Exercise description:
Rewrite the listing below, changing every "balcony with iron railing" to "balcony with wrought-iron railing" and leaving everything else as it is.

Information supplied:
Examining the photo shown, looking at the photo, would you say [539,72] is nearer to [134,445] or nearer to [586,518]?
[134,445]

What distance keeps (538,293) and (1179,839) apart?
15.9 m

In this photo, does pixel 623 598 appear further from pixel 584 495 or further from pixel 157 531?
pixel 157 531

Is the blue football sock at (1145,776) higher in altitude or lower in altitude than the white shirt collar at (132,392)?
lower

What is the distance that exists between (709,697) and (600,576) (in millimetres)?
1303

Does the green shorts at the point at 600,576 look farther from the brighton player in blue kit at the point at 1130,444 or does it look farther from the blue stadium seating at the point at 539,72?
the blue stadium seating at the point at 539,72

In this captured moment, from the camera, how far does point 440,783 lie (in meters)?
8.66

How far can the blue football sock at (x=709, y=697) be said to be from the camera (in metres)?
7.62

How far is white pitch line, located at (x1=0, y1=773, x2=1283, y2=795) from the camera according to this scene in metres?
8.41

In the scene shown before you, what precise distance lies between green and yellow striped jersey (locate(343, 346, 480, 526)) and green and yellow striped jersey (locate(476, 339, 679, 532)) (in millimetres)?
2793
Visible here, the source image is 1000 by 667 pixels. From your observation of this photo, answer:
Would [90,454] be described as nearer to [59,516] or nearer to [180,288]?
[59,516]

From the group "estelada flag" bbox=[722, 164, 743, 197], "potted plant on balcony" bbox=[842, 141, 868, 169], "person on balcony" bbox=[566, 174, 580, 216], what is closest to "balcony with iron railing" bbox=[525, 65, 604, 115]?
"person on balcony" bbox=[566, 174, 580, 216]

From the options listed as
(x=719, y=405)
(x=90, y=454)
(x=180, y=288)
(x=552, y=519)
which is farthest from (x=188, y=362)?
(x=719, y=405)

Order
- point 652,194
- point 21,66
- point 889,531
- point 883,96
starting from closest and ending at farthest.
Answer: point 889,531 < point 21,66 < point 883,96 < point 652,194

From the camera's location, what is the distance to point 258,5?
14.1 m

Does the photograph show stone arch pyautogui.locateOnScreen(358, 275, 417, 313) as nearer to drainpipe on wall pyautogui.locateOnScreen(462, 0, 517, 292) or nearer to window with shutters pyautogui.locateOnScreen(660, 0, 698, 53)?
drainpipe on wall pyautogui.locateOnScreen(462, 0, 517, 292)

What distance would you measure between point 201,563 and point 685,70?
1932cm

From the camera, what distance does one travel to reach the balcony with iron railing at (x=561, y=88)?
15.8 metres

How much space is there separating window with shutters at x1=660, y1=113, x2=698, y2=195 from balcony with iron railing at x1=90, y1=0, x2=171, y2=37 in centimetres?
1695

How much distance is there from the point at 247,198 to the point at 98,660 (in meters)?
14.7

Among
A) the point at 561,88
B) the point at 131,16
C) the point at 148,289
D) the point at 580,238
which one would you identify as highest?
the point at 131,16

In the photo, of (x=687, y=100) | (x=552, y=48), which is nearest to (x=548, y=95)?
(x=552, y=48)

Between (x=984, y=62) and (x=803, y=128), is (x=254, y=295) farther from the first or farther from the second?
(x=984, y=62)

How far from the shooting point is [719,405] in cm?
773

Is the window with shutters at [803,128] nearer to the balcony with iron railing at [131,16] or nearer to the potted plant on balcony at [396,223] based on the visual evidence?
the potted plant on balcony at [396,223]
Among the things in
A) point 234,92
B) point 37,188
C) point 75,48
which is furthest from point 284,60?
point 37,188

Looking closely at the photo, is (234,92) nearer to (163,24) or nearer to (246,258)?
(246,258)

Solved problem:
Examining the photo shown, looking at the photo, would you say [539,72] is nearer to [134,445] or nearer to [586,518]?
[134,445]

What distance keeps (538,293) and (1179,839) apart?
15.9 m

In this photo, does pixel 623 598 appear further from pixel 584 495 or further from pixel 157 531?
pixel 157 531

Is the blue football sock at (1145,776) higher in altitude or lower in altitude than the white shirt collar at (132,392)?
lower

What is the distance that exists between (709,697) and (600,576) (in millimetres)?
1303

Does the green shorts at the point at 600,576 look farther from the brighton player in blue kit at the point at 1130,444 or does it look farther from the blue stadium seating at the point at 539,72?
the blue stadium seating at the point at 539,72

In this captured moment, from the camera, how far does point 440,783 lie (in meters)?
8.66

How far can the blue football sock at (x=709, y=697) be said to be from the camera (in metres)?
7.62

How far is white pitch line, located at (x1=0, y1=773, x2=1283, y2=795) from the camera according to this scene in metres?
8.41

In the scene shown before you, what precise distance lies between green and yellow striped jersey (locate(343, 346, 480, 526)) and green and yellow striped jersey (locate(476, 339, 679, 532)) (in millimetres)?
2793
Visible here, the source image is 1000 by 667 pixels. From your observation of this photo, answer:
Would [90,454] be described as nearer to [59,516] or nearer to [180,288]?
[59,516]

From the group "estelada flag" bbox=[722, 164, 743, 197], "potted plant on balcony" bbox=[842, 141, 868, 169], "person on balcony" bbox=[566, 174, 580, 216], what is closest to "balcony with wrought-iron railing" bbox=[525, 65, 604, 115]?
"person on balcony" bbox=[566, 174, 580, 216]

From the options listed as
(x=719, y=405)
(x=90, y=454)
(x=180, y=288)
(x=552, y=519)
which is farthest from (x=188, y=362)?
(x=719, y=405)

Order
- point 652,194
- point 21,66
- point 889,531
- point 883,96
starting from closest and ending at farthest.
Answer: point 889,531 < point 21,66 < point 883,96 < point 652,194

From the camera's location, what is the distance to point 258,5?
14.1 m

Does the photograph show stone arch pyautogui.locateOnScreen(358, 275, 417, 313) as nearer to drainpipe on wall pyautogui.locateOnScreen(462, 0, 517, 292) or nearer to window with shutters pyautogui.locateOnScreen(660, 0, 698, 53)?
drainpipe on wall pyautogui.locateOnScreen(462, 0, 517, 292)

What distance would you measure between point 201,563 and point 685,70?
1932cm

From the camera, what distance does one travel to reach the balcony with wrought-iron railing at (x=561, y=88)?
15.8 metres

How much space is there separating window with shutters at x1=660, y1=113, x2=698, y2=195 from balcony with wrought-iron railing at x1=90, y1=0, x2=171, y2=37 in centimetres?
1695

How much distance is there from the point at 247,198 to the point at 98,660 (in meters)?
14.7

Among
A) the point at 561,88
B) the point at 131,16
C) the point at 148,289
D) the point at 580,238
which one would you identify as highest?
the point at 131,16

In the photo, of (x=687, y=100) | (x=552, y=48), which is nearest to (x=548, y=95)?
(x=552, y=48)

Between (x=984, y=62) and (x=803, y=128), is (x=254, y=295) farther from the first or farther from the second?
(x=984, y=62)

How far from the shooting point is [719,405] in cm?
773

Is the window with shutters at [803,128] nearer to the balcony with wrought-iron railing at [131,16] or nearer to the potted plant on balcony at [396,223] based on the visual evidence?
the potted plant on balcony at [396,223]
Among the things in
A) point 234,92
B) point 37,188
C) point 75,48
which is furthest from point 284,60?
point 37,188

Looking closely at the photo, is (234,92) nearer to (163,24) or nearer to (246,258)?
(246,258)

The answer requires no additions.